Polycystic ovarian syndrome (PCOS) is the most common endocrinopathy in the reproductive phase of women, with a prevalence ranging from 2.2% to 26%. In addition to hormonal and reproductive changes, it is common in PCOS to have risk factors for cardiovascular disease. Coenzyme Q10 is a benzoquinone used in glucose and lipid metabolism, being deficient in cases of Metabolic Syndrome when untreated and in most endocrine pathologies. In addition, coenzyme Q10 plays an important role in eliminating free radicals and in inhibiting lipid and protein oxidation, with a powerful antioxidant action. The search included the databases PubMed, Lilacs and SciELO, independent of language and publication date until 2014 September, besides reviewing the references that included studies randomized controlled. Out of the 6 eligible articles, 3 were included in the studies were published between 1934 and 2018. In total, 253 subjects participated in the included studies, with variability of 10 days to 12 months. From 3 studies 2 evaluated the effect of coenzyme q10 supplementation on glucose metabolism, lipid metabolism and expression of metabolic and inflammatory markers, and the other study on ovulation induction. After 12 weeks two studies evaluated the effect of supplementation on metabolic markers and beneficial effects on glucose metabolism, total cholesterol and LDL and a significant improvement in the expression of biochemical and inflammatory markers were observed, and the other study improved ovulation in these women. The results indicate that supplementation with coenzyme q10 in women with polycystic ovary syndrome is an excellent alternative to improve their metabolism.

Key words

coenzyme q10, polycistic syndrome, metabolism

Introduction

Polycystic Ovarian Syndrome (PCOS) is an endocrine, metabolic, reproductive and heterogeneous disorder, very common in young women, it is of unknown etiology and high phenotype variation, first described in the medical literature by Stein and Leventhal in 1935, when it was reported the relation among polycystic ovaries, amenorrhea, hirsutism and obesity [1-4]. Currently, it is believed that the appearance of PCOS is associated with factors of genetic origin, being characterized as an oligogenic disorder [5,6]. Genes involved in the insulin signaling pathway and / or biosynthesis and regulation of androgens, as well as the participation of various environmental factors, such as diet and lifestyle. However, as these interactions happen resulting in the pathological picture of the syndrome, they are still not fully clarified [7,8].
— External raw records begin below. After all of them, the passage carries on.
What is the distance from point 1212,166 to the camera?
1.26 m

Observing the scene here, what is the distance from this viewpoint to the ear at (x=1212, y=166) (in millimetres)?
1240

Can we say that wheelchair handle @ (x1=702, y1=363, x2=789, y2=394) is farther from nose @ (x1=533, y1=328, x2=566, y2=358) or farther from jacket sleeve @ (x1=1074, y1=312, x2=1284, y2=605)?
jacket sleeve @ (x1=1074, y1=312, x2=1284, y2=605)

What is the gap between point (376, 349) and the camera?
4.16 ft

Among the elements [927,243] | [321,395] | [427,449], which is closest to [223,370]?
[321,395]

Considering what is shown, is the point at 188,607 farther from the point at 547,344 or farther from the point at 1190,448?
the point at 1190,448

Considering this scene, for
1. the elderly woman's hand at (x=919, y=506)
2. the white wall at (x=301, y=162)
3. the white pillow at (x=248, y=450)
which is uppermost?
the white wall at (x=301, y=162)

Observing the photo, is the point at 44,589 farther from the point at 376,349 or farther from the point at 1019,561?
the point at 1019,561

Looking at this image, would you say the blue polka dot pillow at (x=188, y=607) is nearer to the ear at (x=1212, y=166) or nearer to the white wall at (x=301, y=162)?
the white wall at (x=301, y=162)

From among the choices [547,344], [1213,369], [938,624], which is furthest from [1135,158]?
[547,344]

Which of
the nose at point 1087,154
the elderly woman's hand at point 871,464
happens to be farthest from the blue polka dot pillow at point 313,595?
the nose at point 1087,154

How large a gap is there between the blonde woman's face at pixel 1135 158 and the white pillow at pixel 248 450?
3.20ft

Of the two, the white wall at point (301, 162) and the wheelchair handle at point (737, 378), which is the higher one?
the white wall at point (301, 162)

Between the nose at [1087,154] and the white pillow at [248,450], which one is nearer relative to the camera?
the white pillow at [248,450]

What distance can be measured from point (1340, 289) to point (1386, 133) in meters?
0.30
In 1990 the National Institute of Health Conference was held, which sought the first standardization of the diagnostic criteria for this syndrome. Updated in 2004 by the publication of the Rotterdam Consensus by the European Society of Human Reproduction and Embryology / American Society of Reproductive Medicine (ESHRE/ASRM) and by the Androgen Excess and PCOS Society (AES-PCOS) guidelines in 2006, it was suggested that the definition of PCOS should include at least two of the following three criteria: (a) oligo and / or anovulation, (b) clinical signs and / or biochemical hyperandrogenism and (c) polycystic ovaries on ultrasonography and exclusion of diseases related to endocrine disorders [9-11].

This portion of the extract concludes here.